Accordingly, on the premise that the trenches and the punch-through stopper layer have portions that overlap in plan view, the planar shape of the punch-through stopper layer is configured of a pattern having periodicity in each of the X direction and the Y direction constituting the plane.

For example, the planar shape of the punch-through stopper layer forms a geometric pattern composed of repetitions of the above-mentioned first pattern as a unit pattern.

In the present specification, the term “geometric pattern” is defined as a certain type of pattern, and specifically has the following meaning. Specifically, a “geometric pattern” refers to a pattern created by combining and arranging simple figures as components, such as polygons (e.g., triangles, squares, and hexagons), circles, ellipses, and straight lines, with those geometric components undergoing operations such as translation, inversion, and rotation. A “geometric pattern” allows for infinite pattern expansion through the repetition of the same operations. Additionally, a “geometric pattern” can also be described as a figure generated by geometric curves that can be expressed using periodic functions.

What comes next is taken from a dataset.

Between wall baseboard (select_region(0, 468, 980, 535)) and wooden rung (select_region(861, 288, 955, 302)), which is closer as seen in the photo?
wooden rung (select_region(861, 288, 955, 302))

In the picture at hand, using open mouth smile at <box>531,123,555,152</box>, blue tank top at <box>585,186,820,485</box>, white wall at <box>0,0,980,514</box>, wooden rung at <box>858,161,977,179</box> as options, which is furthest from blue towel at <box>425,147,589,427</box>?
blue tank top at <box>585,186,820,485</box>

In consideration of the above, the first pattern is configured of one or more sub-patterns including any of straight lines, rectangles, circles, and curves. In particular, the first pattern is configured of a pattern capable of tessellating a plane. Here, the “pattern capable of tessellating a plane” referred to in the present specification is a pattern that uses a finite number of planar figures, where the adjacent planar figures do not overlap, and the adjacent planar figures can fill the plane without any gaps. It should be noted that this does not exclude the provision of an opening inside the planar figures.